What if we even the playing field and disable inlining on our other Go
functions? We can do this with a simple pragma comment before the function
declaration: //go:noinline
.
For example:
package abs
//go:noinline
func WithBranch(n int64) int64 {
if n < 0 {
return -n
}
return n
}
Running the compiler again, we see many fewer optimizations:
$ go tool compile -m abs.go
abs.go:22:23: inlining call to math.Abs
And here are the benchmark results:
$go test -bench=.
goos: darwin
goarch: amd64
pkg: github.com/cavaliercoder/go-abs
BenchmarkRand-8 1000000000 2.40 ns/op
BenchmarkWithBranch-8 200000000 7.06 ns/op
BenchmarkWithStdLib-8 500000000 3.46 ns/op
BenchmarkWithASM-8 1000000000 2.86 ns/op
PASS
ok github.com/cavaliercoder/go-abs 10.032s
The performance of WithASM
remains unchanged, while WithStdLib
is three
times slower thanks to the overhead of the non-inline function call.
The lesson learned for me here, is that the performance gained by implementing ASM by hand needs to outweigh the benefits of compiler type safety, garbage collection, function inlining, etc. In most cases, this won’t be the true, though there are exceptions; like taking advantage of SIMD instructions for cryptography or media encoding.
Running the benchmarks a few times it becomes clear that there is a reasonable performance gain to be had via ASM. But, can we somehow retain the benefits of inlining?

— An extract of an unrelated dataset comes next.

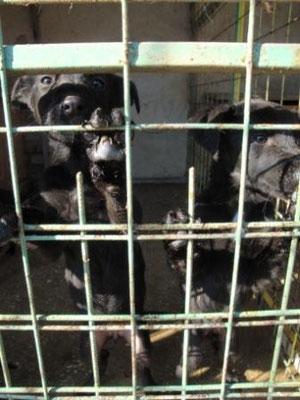 Hunde Tötungsstation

One inline function, please
The Go compiler cannot inline functions that are implemented in assembler, but implementing our Two’s Complement arithmetic in Go is easy:
package abs
func WithTwosComplement(n int64) int64 {
y := n >> 63 // y ← x ⟫ 63
return (n ^ y) - y // (x ⨁ y) - y
}
The compiler says our new function can be inlined:
$ go tool compile -m abs.go
...
abs.go:26:6: can inline WithTwosComplement
How does it perform? It turns out, when we re-enable inlining, it performs even better! A whole 0.18 ns better, or roughly 60%.
$ go test -bench=.
goos: darwin
goarch: amd64
pkg: github.com/cavaliercoder/go-abs
BenchmarkRand-8 1000000000 2.39 ns/op
BenchmarkWithBranch-8 300000000 5.71 ns/op
BenchmarkWithStdLib-8 1000000000 3.01 ns/op
BenchmarkWithASM-8 1000000000 2.88 ns/op
BenchmarkWithTwosComplement-8 1000000000 2.70 ns/op
PASS
ok github.com/cavaliercoder/go-abs 14.417s
Now that the overhead of a function call is gone, the Two’s Complement implementation in Go out performs the ASM implementation. Curiosity might lead us next to wonder how similar the compiler’s output is to our hand-crafted ASM?
There’s an app for that.
Passing -S
to the Go compiler causes it to “print assembly listing”.
$ go tool compile -S abs.go
...
"".WithTwosComplement STEXT nosplit size=24 args=0x10 locals=0x0
0x0000 00000 (abs.go:26) TEXT "".WithTwosComplement(SB), NOSPLIT, $0-16
0x0000 00000 (abs.go:26) FUNCDATA $0, gclocals·f207267fbf96a0178e8758c6e3e0ce28(SB)
0x0000 00000 (abs.go:26) FUNCDATA $1, gclocals·33cdeccccebe80329f1fdbee7f5874cb(SB)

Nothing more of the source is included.